Another on-going project, Pig, previously seen at Hull’s Freedom Festival, where it created quite a stir, is a provocation in outdoor public space and takes the form of a giant plastic hog with money visible inside. An LED message tells us it is a community fund. The public are invited to contribute to the fund and/or open and spend or distribute the money as they see fit. Like The Money, it puts its faith in the individual and community to come to a decision, to self-organise and think about who is part of the community, who isn’t, and who does and doesn’t police them.
One of the things that defines these projects is that they test the assumptions we make about human behaviours, and the way the world works. They challenge the existing structures and make us look at things a little a differently. They always implicate the audience while holding them in a place of safety. Honnor talks about the work being “sticky”, it adheres to the audience in different ways. Even those who shrugged and walked away from Pig may have found themselves talking about it that evening over the washing up.

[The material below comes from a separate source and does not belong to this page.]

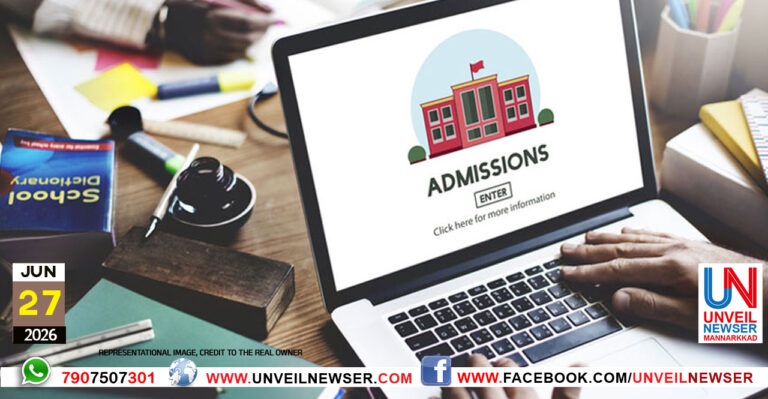 PLUS ONE ADMISSION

It sets up an itch.
These are projects that are themselves different, and if that means they sometimes find it difficult to get traction with funders until those funders have had a chance to experience them for themselves, perhaps Kaleider’s moment has come under lockdown and its aftermath because we are all experiencing a different way of living.
A Portrait Without Borders was originally conceived as a street artwork called Robot Selfie in which the robot could draw everyone or be programmed to select individuals to draw on the basis of different characteristics, perhaps gender or age or skin colour. Something that of course AI does every day in our surveillance society where in cities people have their photograph taken hundreds of times a day without even realising it is happening. Pass through an airport and you are profiled and like all profiling it has inherent biases.
Robot Selfie will indeed manifest in street settings when the pandemic is over, and as Honnor says, it has an inbuilt politics that can be dialled up or down. But in its current manifestation A Portrait speaks to a sense of community and solidarity at a time when people are being kept apart. The mural comprising portraits of the living are a form of celebration, but one that is ghosted by the galleries of the dead that have been seen on the front pages of newspapers during the pandemic. It highlights the vast difference between emptiness and absence.
The portraits will exist on the walls of building that the pandemic has made off-limits. Technology will make them visible in the same way it has kept us connected during lockdown. But Portrait also raises questions about public space and publicly funded spaces such as theatres, how it is accessed, who owns it, who can go there and feels comfortable there, who can leave their mark there. It speaks to all sorts of issues around accessibility and diversity and who our cultural spaces serve and what and who they are for.
In placing those whose images have been drawn by the robot together in silence in an empty building, Portrait reminds that while how we might have experienced the pandemic will be very different, depending on circumstance, that we have lived through something and experienced it together. It is a marker.
You can take part in A Portrait Without Borders in Hull by going to portratiwithoutborders.com/hull
Portrait is in Hull until Sunday 6th September 2020, after which it will move on to Northern Stage in Newcastle.